De la forma en que pequeños destellos de resentimiento empiezan a envenenarlo todo.
El problema de gustar de alguien que no puede corresponderte no es solo el rechazo. Es el vacío emocional que a veces te hacen sentir, aunque no lo hagan a propósito. Yo intenté expresarle lo que sentía, no en un sentido romántico, sino en ese reclamo silencioso de: hazme sentir que me valoras. ¿Y qué hizo él? Consultó a ChatGPT para responderme. Como si mis emociones fueran un ticket de soporte técnico.
Debí haberme dado cuenta antes. Como cuando le regalé un bastón de caramelo en un detalle grupal y él me lo devolvió con un seco “no me gustan los dulces”. Pequeños golpes a mi cariño, pequeñas señales de que para él, yo era fácilmente descartable.

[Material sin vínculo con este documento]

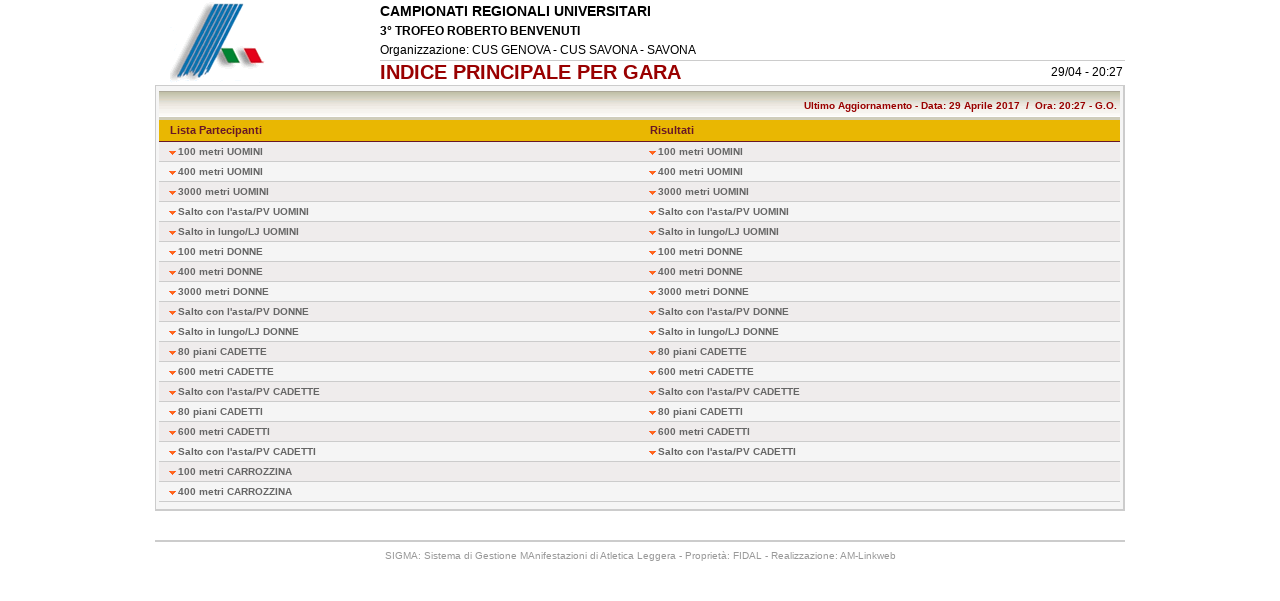

--- FILE ---
content_type: text/html
request_url: https://www.fidal.it/risultati/2017/REG13741/Index.htm
body_size: 1150
content:
<html><head><meta http-equiv='Cache-Control' content='no-cache' /><meta http-equiv='Pragma' content='no-cache' /><meta http-equiv='Expires' content='0' /><META HTTP-EQUIV='REFRESH' CONTENT='30'><link href='SigmaInfo.css' rel='stylesheet' type='text/css'></head><body><center><TABLE cellSpacing=0 cellPadding=0 width='970px' border=0><tr><td class='logo'><img src='logo_fidal.gif' border=0 /></td><td class='TD_FINE'><TABLE cellSpacing=0 cellPadding=0 width='100%' border=0><tr><td class='manifes'>CAMPIONATI REGIONALI UNIVERSITARI</td></tr><tr><td class='manifesb'>3� TROFEO ROBERTO BENVENUTI</td></tr><tr><td class='manifes1'>Organizzazione: CUS GENOVA - CUS SAVONA - SAVONA</td></tr><tr><table width='100%' cellpadding='0' cellspacing='0' border='0'><tr><td class='gara' width='90%'>INDICE PRINCIPALE PER GARA<input type='hidden' name='code' value='203D3A4131202A263533495D5433302148272C3A2B2F284E5B493233333C3B2D'></input></td><td width='10%' class='gara' align='right'><font class='manifes1'>29/04 - 20:27 </font></td></tr></table></td></tr></TABLE></td></tr></table><table class='tab_turno' width=970px cellSpacing=0 cellPadding=0 border=0><tr><td class='TD_FINE'>
<TABLE cellSpacing=0 cellPadding=0 width='100%' border=0><tr><td class='entry_titolo2'>Ultimo Aggiornamento - Data: 29 Aprile 2017&nbsp;&nbsp;/&nbsp;&nbsp;Ora: 20:27  -  G.O.&nbsp; </td></tr></TABLE><TABLE cellSpacing=0 cellPadding=0  width='100%' border=0><tr><th id='idx_colonna1'>Lista Partecipanti</th><th id='idx_colonna2'>Risultati</th></tr>
<tr class='uno'><td id='idx_colonna1'><a class='idx_link' HREF='GaraL003.htm'>100 metri UOMINI</a></td><td id='idx_colonna2'><a class='idx_link' HREF='Gara003.htm'>100 metri UOMINI</a></td></tr>
<tr class='due'><td id='idx_colonna1'><a class='idx_link' HREF='GaraL006.htm'>400 metri UOMINI</a></td><td id='idx_colonna2'><a class='idx_link' HREF='Gara006.htm'>400 metri UOMINI</a></td></tr>
<tr class='uno'><td id='idx_colonna1'><a class='idx_link' HREF='GaraL013.htm'>3000 metri UOMINI</a></td><td id='idx_colonna2'><a class='idx_link' HREF='Gara013.htm'>3000 metri UOMINI</a></td></tr>
<tr class='due'><td id='idx_colonna1'><a class='idx_link' HREF='GaraL027.htm'>Salto con l'asta/PV UOMINI</a></td><td id='idx_colonna2'><a class='idx_link' HREF='Gara027.htm'>Salto con l'asta/PV UOMINI</a></td></tr>
<tr class='uno'><td id='idx_colonna1'><a class='idx_link' HREF='GaraL028.htm'>Salto in lungo/LJ UOMINI</a></td><td id='idx_colonna2'><a class='idx_link' HREF='Gara028.htm'>Salto in lungo/LJ UOMINI</a></td></tr>
<tr class='due'><td id='idx_colonna1'><a class='idx_link' HREF='GaraL103.htm'>100 metri DONNE</a></td><td id='idx_colonna2'><a class='idx_link' HREF='Gara103.htm'>100 metri DONNE</a></td></tr>
<tr class='uno'><td id='idx_colonna1'><a class='idx_link' HREF='GaraL106.htm'>400 metri DONNE</a></td><td id='idx_colonna2'><a class='idx_link' HREF='Gara106.htm'>400 metri DONNE</a></td></tr>
<tr class='due'><td id='idx_colonna1'><a class='idx_link' HREF='GaraL113.htm'>3000 metri DONNE</a></td><td id='idx_colonna2'><a class='idx_link' HREF='Gara113.htm'>3000 metri DONNE</a></td></tr>
<tr class='uno'><td id='idx_colonna1'><a class='idx_link' HREF='GaraL127.htm'>Salto con l'asta/PV DONNE</a></td><td id='idx_colonna2'><a class='idx_link' HREF='Gara127.htm'>Salto con l'asta/PV DONNE</a></td></tr>
<tr class='due'><td id='idx_colonna1'><a class='idx_link' HREF='GaraL128.htm'>Salto in lungo/LJ DONNE</a></td><td id='idx_colonna2'><a class='idx_link' HREF='Gara128.htm'>Salto in lungo/LJ DONNE</a></td></tr>
<tr class='uno'><td id='idx_colonna1'><a class='idx_link' HREF='GaraL202.htm'>80 piani CADETTE</a></td><td id='idx_colonna2'><a class='idx_link' HREF='Gara202.htm'>80 piani CADETTE</a></td></tr>
<tr class='due'><td id='idx_colonna1'><a class='idx_link' HREF='GaraL207.htm'>600 metri CADETTE</a></td><td id='idx_colonna2'><a class='idx_link' HREF='Gara207.htm'>600 metri CADETTE</a></td></tr>
<tr class='uno'><td id='idx_colonna1'><a class='idx_link' HREF='GaraL227.htm'>Salto con l'asta/PV CADETTE</a></td><td id='idx_colonna2'><a class='idx_link' HREF='Gara227.htm'>Salto con l'asta/PV CADETTE</a></td></tr>
<tr class='due'><td id='idx_colonna1'><a class='idx_link' HREF='GaraL302.htm'>80 piani CADETTI</a></td><td id='idx_colonna2'><a class='idx_link' HREF='Gara302.htm'>80 piani CADETTI</a></td></tr>
<tr class='uno'><td id='idx_colonna1'><a class='idx_link' HREF='GaraL307.htm'>600 metri CADETTI</a></td><td id='idx_colonna2'><a class='idx_link' HREF='Gara307.htm'>600 metri CADETTI</a></td></tr>
<tr class='due'><td id='idx_colonna1'><a class='idx_link' HREF='GaraL327.htm'>Salto con l'asta/PV CADETTI</a></td><td id='idx_colonna2'><a class='idx_link' HREF='Gara327.htm'>Salto con l'asta/PV CADETTI</a></td></tr>
<tr class='uno'><td id='idx_colonna1'><a class='idx_link' HREF='GaraL888.htm'>100 metri CARROZZINA</a></td><td id='idx_colonna2'>&nbsp;</td></tr>
<tr class='due'><td id='idx_colonna1'><a class='idx_link' HREF='GaraL889.htm'>400 metri CARROZZINA</a></td><td id='idx_colonna2'>&nbsp;</td></tr>
</TABLE></td></tr></table>
<TABLE cellSpacing=0 cellPadding=0 width='970px' border=0><tr><td class='piede_prima'></td></tr><tr><td class='piede'>SIGMA: Sistema di Gestione MAnifestazioni di Atletica Leggera - Propriet�: FIDAL - Realizzazione: AM-Linkweb</td></tr></table></center></body></html>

Y luego, cuando se enteró de que alguna vez me había gustado, su reacción no fue la incomodidad amable de alguien que entiende, sino el desprecio de alguien que quiere borrar cualquier rastro de tu existencia. Frío, distante, negligente emocionalmente. Lo peor era mi empeño en mantener la amistad, a pesar de todo, lo apreciaba. Hasta que un día me llegó su mensaje final y cuatro palabras que jamás olvidaré: “Mija, no soy gay.”
Ahí fue cuando se me rompió algo por dentro. No por el rechazo, sino porque él sabía que odiaba la palabra “Mija”. Y la usó igual. Como una estocada final.
Lloré hasta las tres de la mañana, pero no por él, sino por la humillación de haberle dado tanto espacio en mi corazón a alguien que no tenía espacio para mí. Mi mejor amigo me escuchó toda la madrugada. Y al otro día, salió con él a jugar bolos.
Si les dijera que ese fue el punto de quiebre, les estaría mintiendo, porque aún así me quedé. Pero esa es historia para otro día.
Debo decir que en ese momento me di cuenta de que no se trataba sólo de amor, amistad o rechazo.
Se trataba de dignidad.
Porque tal vez no era a él a quien quería. Tal vez sólo quería que alguien -cualquiera - me eligiera. Que dijera: “Te veo. Me importas”. Y tal vez el verdadero dolor no era que él no me correspondiera, sino que yo siguiera amando a personas que no sabían amar en absoluto. Yo había elegido su amistad, por sobre lo que sentía, y al final, no bastó.
Así que lo dejé ir.
Los dejé ir.
Y empecé a elegirme a mí.
Porque a veces, la única forma de dejar de perseguir el amor que crees merecer… es finalmente creer que mereces más. Más que inteligencia artificial, más que emociones sin profundidad y más que ChatGPT.